Also texturing surfaces can be used to make them look more smooth/round. If your polygon edges are too visible you could edit the texture so everywhere an edge is, the texture color is a bit darker or less intense. Or if the surface is supposed to be fuzzy, you could add Gaussian noise to soften your solid color.

I want to help design a "sandpark" MMO. Optional interactive story with quests and deeply characterized NPCs, plus sandbox elements like player-craftable housing and lots of other crafting. If you are starting a design of this type, please PM me. I also love pet-breeding games.

Quote:
Original post by Katie
Texture mapping used to be expensive -- filling solid polys was much cheaper.

Nowadays, texturing is (basically) almost free. And yes, faffing about enabling/disabling textures is a pain. So the artists just texture all the surfaces.

In addition, freeing the surface colours like this means that you can use the vertex colours for other things -- baked lighting perhaps or dynamic bloodying/dirtying.


Actually texture mapping isn't free, as a matter of fact lots of times with the newer game engines the texture sheets actually take more of a toll than higher poly counts.

Nowadays you will find that models won't generally have any parts of it that are just a basic plain color.

Lots of other times it's because different map types shader the same uv coordinance. So while the diffuse map might seem plain, the normal map won't be so that the game model will look smoother.
"Actually texture mapping isn't free"

OK, this is true, but I wasn't really going to start talking about fill-rate limits vs geometry limits in an answer to a fairly basic question about why no-one uses plain polys anymore. Compared to the aggravation of texture mapping on the CPU where one would typically use flat colours whenever possible, using the GPU makes it look basically free.

### Data lines:
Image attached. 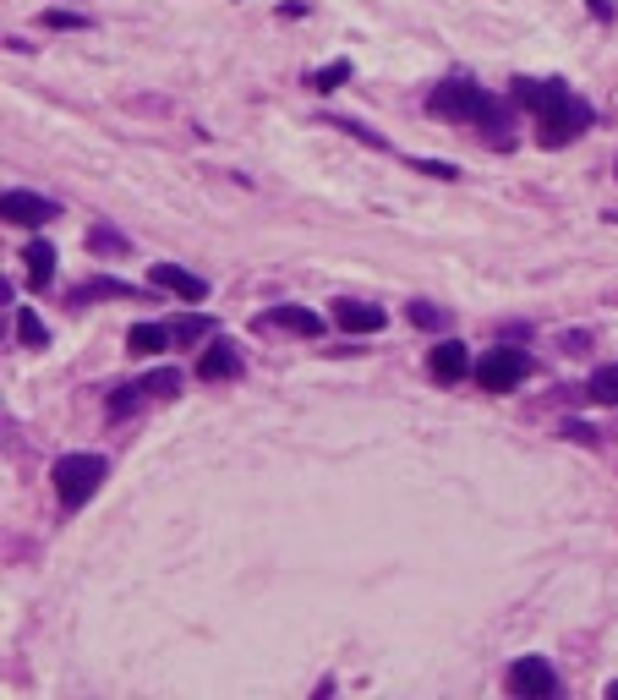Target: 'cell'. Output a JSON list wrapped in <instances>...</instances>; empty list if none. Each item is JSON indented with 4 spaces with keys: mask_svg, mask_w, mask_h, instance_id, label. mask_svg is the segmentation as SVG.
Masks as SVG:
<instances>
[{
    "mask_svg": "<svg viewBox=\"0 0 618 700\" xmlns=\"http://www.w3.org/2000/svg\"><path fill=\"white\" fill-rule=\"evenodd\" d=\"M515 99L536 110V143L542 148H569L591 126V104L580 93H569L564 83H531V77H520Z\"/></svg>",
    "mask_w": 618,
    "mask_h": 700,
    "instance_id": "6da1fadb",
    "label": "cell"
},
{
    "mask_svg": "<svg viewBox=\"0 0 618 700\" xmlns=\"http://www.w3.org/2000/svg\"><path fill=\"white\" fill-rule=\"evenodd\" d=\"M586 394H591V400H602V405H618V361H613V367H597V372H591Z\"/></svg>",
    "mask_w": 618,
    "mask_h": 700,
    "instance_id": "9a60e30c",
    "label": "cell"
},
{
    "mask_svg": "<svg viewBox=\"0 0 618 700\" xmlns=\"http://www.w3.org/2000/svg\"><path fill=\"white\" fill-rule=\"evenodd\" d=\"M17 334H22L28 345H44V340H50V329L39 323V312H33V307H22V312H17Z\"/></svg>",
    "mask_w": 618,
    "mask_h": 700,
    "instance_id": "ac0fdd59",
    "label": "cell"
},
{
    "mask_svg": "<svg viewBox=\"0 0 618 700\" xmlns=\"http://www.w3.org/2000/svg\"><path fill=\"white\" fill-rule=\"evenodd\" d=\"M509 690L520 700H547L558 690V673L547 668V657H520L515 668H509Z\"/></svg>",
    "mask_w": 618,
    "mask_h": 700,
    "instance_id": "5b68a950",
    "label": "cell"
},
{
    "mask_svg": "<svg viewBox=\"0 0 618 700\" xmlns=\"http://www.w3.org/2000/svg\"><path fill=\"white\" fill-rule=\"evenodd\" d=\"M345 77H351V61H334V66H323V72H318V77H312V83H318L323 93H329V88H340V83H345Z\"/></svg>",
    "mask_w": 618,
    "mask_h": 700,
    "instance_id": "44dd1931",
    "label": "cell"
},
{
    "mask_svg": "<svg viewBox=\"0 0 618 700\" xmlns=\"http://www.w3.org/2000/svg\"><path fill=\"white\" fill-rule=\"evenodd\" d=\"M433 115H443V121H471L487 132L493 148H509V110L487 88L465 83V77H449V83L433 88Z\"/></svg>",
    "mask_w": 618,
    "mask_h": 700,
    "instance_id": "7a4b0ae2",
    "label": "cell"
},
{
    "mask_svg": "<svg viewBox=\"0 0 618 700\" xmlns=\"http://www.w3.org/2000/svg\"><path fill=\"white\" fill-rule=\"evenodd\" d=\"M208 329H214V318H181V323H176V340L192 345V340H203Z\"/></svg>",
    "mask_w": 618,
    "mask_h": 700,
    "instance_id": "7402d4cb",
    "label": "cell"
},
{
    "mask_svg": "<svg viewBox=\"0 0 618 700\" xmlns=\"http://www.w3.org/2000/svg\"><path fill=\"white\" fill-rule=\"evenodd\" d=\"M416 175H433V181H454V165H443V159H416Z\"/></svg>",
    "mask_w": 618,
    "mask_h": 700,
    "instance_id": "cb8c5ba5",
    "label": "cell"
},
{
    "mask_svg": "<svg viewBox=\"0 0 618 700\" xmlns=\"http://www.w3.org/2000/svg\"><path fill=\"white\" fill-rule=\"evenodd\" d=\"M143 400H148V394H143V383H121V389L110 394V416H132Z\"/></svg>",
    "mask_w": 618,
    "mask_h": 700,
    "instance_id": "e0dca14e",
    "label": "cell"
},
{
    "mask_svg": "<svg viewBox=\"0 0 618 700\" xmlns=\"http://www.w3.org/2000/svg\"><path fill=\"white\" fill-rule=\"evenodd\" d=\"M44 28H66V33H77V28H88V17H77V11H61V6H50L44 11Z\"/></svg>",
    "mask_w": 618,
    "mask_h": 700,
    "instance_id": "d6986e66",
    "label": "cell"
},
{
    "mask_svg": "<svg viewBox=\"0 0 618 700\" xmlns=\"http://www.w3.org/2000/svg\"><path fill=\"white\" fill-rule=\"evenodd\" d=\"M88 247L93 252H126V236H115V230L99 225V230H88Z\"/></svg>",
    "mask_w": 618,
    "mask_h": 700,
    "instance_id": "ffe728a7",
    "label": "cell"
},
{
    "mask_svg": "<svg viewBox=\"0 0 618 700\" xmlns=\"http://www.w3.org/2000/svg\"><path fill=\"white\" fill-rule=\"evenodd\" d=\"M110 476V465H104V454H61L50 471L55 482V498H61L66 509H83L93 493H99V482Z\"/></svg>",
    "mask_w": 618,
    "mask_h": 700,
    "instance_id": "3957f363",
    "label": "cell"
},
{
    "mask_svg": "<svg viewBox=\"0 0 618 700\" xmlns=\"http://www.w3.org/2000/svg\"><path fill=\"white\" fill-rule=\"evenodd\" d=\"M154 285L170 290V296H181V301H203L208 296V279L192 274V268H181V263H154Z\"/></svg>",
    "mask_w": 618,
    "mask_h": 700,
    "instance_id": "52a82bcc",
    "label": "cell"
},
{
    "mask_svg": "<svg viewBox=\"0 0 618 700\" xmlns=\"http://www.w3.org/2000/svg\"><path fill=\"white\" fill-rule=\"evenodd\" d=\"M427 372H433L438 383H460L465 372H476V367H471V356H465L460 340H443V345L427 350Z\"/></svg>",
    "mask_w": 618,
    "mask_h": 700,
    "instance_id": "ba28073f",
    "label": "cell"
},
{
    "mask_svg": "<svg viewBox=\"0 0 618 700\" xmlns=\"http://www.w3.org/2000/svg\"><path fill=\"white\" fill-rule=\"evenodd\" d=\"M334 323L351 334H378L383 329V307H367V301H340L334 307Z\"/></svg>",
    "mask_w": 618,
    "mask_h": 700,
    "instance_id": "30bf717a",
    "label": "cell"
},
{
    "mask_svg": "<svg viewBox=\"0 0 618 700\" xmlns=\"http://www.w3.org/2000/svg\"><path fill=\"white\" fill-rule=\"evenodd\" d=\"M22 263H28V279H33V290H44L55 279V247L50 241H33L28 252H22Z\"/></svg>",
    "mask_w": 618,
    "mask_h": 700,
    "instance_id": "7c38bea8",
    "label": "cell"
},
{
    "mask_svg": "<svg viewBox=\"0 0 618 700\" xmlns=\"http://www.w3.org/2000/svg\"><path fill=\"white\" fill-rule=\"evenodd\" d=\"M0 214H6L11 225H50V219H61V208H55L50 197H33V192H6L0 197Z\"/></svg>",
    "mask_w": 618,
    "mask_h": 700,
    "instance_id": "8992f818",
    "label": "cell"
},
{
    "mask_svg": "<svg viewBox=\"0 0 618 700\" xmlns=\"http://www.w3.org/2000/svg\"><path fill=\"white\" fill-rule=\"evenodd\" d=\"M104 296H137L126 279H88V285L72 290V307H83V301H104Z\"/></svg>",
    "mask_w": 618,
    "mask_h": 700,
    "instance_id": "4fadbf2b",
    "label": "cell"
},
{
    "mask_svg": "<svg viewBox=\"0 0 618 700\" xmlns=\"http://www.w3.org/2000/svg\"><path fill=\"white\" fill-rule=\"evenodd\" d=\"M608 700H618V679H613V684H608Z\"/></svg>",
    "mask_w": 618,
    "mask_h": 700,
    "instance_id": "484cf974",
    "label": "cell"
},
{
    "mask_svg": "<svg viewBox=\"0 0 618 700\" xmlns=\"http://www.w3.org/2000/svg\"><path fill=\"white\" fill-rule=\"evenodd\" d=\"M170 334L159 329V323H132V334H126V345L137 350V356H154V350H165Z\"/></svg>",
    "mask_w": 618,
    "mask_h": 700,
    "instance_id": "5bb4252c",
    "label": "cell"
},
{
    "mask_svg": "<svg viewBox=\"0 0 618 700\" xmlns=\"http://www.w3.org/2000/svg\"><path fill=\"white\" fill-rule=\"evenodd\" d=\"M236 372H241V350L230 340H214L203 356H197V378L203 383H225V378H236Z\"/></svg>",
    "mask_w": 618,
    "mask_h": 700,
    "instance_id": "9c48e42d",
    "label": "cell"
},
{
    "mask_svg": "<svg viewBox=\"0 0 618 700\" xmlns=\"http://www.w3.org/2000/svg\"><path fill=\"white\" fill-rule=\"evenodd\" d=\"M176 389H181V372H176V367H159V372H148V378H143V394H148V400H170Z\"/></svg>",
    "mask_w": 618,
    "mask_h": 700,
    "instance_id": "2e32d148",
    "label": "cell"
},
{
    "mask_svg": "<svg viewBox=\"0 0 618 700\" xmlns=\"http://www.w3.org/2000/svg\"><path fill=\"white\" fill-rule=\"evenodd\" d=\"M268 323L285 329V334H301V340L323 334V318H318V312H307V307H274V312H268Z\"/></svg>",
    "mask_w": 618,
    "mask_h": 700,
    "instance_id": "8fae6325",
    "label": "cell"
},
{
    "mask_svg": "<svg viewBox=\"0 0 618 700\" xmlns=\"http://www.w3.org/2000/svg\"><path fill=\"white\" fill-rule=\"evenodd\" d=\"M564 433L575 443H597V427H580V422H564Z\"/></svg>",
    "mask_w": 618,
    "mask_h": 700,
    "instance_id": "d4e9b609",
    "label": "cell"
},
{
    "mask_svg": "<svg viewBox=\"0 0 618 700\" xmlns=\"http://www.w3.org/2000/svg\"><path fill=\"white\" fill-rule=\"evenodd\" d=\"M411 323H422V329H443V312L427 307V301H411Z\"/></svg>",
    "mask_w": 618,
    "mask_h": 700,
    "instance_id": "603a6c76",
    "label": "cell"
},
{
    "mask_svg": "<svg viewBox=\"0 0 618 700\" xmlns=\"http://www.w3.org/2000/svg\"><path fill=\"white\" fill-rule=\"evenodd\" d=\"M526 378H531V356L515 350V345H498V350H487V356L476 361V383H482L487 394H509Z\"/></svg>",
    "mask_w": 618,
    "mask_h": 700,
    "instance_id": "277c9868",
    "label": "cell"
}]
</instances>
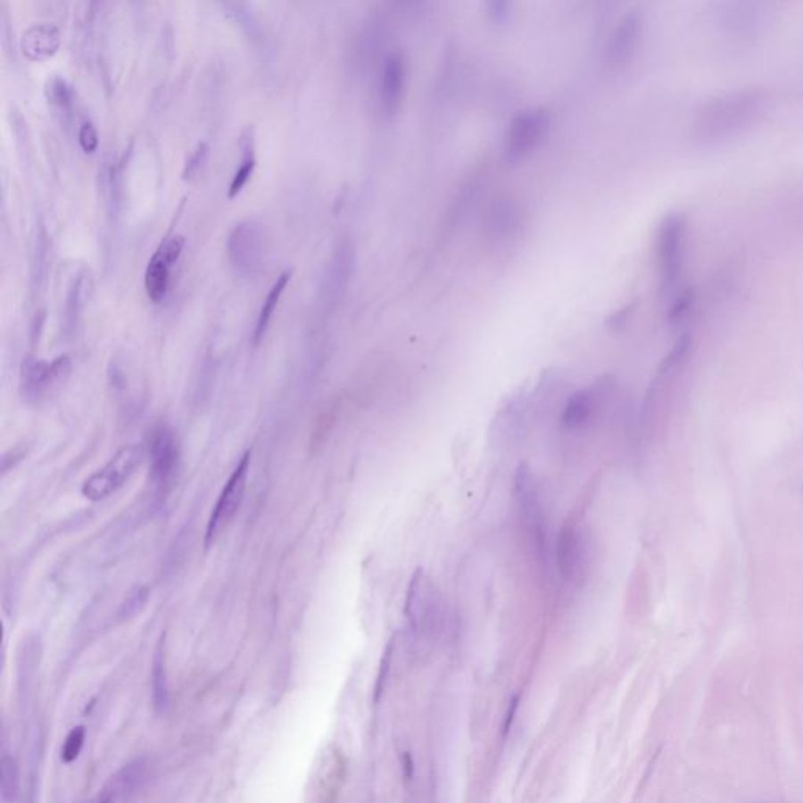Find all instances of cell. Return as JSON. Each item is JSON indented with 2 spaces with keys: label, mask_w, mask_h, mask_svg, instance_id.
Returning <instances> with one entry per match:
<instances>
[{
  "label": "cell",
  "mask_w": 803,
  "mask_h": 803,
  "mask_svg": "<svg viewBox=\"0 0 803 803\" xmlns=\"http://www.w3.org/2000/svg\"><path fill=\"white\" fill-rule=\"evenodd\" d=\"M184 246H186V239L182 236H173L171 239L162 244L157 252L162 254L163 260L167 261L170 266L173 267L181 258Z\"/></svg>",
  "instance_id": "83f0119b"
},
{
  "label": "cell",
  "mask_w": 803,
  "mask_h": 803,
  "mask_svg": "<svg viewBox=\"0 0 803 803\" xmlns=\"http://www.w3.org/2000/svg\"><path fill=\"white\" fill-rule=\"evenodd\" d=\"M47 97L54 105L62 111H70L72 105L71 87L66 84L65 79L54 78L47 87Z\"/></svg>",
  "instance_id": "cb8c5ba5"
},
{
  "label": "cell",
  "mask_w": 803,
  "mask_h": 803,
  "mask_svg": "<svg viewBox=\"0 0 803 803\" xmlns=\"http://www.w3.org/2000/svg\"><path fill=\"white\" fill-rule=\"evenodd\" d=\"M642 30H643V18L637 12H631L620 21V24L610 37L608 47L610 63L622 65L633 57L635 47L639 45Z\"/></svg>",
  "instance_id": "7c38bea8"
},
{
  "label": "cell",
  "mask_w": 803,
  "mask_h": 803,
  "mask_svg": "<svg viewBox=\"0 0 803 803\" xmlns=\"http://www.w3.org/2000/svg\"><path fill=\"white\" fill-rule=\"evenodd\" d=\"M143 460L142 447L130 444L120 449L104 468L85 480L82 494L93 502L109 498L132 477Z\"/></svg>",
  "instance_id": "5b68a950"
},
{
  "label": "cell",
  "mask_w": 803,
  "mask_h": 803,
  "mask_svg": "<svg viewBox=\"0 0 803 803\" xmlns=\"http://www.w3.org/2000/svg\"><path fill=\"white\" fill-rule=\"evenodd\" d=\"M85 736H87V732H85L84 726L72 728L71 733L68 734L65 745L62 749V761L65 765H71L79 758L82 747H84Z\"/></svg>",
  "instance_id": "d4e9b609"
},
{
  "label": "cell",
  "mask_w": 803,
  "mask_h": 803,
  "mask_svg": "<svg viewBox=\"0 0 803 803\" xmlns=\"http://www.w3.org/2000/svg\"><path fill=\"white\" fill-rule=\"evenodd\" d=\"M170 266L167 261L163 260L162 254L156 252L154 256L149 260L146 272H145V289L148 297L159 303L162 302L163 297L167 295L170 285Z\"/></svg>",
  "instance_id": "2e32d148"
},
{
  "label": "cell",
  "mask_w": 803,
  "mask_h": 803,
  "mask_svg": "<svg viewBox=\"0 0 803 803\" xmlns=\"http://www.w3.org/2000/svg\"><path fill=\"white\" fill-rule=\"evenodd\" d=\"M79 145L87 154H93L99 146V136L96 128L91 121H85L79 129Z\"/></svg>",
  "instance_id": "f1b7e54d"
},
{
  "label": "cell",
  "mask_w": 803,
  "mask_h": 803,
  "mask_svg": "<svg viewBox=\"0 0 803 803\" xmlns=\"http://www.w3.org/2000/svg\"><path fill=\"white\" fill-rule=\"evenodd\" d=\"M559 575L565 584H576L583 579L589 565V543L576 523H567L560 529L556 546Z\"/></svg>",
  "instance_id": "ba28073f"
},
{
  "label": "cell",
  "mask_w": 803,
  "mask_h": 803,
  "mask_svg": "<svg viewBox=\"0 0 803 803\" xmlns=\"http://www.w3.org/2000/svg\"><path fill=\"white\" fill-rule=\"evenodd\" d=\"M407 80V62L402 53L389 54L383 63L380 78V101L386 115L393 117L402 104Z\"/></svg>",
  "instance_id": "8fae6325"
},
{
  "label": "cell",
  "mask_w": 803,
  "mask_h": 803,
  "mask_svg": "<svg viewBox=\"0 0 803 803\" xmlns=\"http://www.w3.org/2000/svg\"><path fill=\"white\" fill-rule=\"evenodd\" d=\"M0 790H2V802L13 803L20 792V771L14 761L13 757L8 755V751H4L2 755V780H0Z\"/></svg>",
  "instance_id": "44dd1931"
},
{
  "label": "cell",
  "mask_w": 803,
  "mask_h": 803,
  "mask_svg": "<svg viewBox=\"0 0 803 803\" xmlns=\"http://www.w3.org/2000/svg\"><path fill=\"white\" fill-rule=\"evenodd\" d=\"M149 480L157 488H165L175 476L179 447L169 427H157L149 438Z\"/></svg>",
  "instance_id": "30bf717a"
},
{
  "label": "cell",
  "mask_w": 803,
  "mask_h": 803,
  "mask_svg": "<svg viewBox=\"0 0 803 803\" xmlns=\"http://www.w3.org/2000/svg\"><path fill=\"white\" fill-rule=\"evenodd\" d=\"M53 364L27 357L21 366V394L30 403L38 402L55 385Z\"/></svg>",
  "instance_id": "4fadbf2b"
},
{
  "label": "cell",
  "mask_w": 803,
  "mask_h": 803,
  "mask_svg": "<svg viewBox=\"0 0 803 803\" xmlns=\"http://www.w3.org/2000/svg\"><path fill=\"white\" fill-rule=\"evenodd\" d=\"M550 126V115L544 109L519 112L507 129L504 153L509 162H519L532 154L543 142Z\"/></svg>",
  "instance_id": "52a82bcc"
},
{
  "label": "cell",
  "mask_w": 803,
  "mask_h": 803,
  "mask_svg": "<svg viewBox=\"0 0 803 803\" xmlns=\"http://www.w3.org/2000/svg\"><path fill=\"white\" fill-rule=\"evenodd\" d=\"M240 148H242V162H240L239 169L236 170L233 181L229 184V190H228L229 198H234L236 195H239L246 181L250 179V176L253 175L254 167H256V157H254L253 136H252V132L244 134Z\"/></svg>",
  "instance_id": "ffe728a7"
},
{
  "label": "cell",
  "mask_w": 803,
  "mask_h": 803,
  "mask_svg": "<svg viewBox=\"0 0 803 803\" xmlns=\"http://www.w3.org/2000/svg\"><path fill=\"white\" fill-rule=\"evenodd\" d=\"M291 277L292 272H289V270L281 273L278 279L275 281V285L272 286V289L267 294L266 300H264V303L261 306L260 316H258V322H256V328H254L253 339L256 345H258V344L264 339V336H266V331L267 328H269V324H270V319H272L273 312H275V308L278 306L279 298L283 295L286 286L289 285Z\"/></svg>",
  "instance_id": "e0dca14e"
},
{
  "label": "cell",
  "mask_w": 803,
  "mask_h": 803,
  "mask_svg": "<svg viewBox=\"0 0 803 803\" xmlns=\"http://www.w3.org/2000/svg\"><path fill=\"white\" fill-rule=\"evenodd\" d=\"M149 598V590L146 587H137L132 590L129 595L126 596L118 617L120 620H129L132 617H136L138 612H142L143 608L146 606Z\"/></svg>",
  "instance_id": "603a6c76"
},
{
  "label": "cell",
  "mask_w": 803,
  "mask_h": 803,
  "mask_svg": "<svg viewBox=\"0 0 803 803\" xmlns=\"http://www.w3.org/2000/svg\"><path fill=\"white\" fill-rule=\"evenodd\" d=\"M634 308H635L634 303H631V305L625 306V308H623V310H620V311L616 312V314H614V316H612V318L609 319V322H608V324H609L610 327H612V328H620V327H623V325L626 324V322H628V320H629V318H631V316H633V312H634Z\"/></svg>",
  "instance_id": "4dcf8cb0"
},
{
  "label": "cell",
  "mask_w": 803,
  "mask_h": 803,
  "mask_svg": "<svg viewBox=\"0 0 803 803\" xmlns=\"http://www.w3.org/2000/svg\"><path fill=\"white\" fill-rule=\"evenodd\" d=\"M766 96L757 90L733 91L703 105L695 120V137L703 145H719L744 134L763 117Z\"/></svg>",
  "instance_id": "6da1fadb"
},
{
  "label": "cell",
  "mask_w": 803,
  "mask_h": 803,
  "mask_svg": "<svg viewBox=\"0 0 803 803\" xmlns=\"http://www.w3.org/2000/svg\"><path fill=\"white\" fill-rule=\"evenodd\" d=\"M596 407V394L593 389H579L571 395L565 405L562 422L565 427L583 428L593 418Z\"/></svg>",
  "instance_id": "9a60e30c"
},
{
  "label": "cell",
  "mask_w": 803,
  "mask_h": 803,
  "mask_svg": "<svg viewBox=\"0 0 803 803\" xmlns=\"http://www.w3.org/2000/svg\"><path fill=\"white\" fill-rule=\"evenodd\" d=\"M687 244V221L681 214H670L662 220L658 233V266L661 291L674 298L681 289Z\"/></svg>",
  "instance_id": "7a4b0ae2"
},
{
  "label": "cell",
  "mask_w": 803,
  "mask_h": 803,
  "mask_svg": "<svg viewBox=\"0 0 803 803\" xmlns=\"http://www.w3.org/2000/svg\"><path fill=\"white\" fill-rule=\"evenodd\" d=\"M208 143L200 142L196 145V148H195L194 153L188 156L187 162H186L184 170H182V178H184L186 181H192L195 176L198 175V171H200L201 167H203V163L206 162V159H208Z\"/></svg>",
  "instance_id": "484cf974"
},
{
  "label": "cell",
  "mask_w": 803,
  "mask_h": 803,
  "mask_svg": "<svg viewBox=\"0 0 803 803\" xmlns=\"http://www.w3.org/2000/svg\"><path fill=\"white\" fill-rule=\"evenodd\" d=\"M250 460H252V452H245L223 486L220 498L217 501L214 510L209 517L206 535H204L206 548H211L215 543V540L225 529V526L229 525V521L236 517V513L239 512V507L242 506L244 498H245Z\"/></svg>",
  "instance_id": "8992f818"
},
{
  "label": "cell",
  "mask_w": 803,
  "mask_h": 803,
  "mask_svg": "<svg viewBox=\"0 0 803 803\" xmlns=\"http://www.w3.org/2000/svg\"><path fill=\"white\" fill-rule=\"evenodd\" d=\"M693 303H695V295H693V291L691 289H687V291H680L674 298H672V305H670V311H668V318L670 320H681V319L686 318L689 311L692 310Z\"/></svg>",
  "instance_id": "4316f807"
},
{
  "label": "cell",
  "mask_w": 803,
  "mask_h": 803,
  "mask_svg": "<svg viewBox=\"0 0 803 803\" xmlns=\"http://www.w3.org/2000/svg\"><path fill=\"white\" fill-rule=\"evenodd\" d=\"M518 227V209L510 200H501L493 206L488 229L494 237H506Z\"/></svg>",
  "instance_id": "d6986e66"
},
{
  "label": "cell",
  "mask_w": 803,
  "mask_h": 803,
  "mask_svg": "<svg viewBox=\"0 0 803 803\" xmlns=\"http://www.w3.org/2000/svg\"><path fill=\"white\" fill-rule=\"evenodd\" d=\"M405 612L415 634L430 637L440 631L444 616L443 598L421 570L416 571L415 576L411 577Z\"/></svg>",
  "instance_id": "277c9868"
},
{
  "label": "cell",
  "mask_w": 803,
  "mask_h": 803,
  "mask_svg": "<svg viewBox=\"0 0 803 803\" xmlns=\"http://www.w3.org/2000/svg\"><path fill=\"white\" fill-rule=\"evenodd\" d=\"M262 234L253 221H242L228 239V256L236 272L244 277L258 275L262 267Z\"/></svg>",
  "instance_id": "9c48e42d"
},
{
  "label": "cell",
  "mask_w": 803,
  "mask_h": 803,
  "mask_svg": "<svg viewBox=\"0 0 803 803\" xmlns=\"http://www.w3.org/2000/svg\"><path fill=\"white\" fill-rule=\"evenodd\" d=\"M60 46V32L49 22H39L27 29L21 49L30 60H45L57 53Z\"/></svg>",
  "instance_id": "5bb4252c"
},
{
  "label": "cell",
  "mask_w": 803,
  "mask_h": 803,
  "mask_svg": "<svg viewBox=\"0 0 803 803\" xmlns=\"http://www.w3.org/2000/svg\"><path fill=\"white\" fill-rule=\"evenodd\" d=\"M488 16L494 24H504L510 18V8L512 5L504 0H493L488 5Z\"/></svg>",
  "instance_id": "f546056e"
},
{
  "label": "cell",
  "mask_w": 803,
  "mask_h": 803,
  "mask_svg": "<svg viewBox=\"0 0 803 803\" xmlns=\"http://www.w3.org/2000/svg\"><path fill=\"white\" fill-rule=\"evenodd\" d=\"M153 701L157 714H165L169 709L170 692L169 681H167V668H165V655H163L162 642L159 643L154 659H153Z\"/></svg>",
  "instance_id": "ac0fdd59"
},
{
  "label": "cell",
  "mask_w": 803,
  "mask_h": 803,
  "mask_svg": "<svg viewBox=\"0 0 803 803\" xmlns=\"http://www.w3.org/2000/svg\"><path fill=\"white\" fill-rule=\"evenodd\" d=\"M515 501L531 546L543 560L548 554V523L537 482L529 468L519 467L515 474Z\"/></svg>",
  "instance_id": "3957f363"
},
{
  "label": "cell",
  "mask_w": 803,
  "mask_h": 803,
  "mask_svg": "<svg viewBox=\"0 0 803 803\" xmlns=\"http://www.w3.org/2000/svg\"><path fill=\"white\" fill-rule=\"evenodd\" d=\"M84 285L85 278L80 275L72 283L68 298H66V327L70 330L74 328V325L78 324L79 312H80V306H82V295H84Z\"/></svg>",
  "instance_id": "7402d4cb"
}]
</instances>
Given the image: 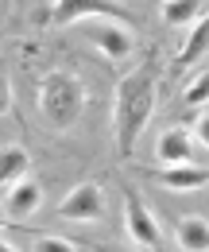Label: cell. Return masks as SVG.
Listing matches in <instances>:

### Work to complete:
Reproduce the passage from the texture mapping discussion above, starting at the words "In addition, freeing" and stopping after "will look smoother.".

### Solved exercise:
In addition, freeing the surface colours like this means that you can use the vertex colours for other things -- baked lighting perhaps or dynamic bloodying/dirtying.


Actually texture mapping isn't free, as a matter of fact lots of times with the newer game engines the texture sheets actually take more of a toll than higher poly counts.

Nowadays you will find that models won't generally have any parts of it that are just a basic plain color.

Lots of other times it's because different map types shader the same uv coordinance. So while the diffuse map might seem plain, the normal map won't be so that the game model will look smoother.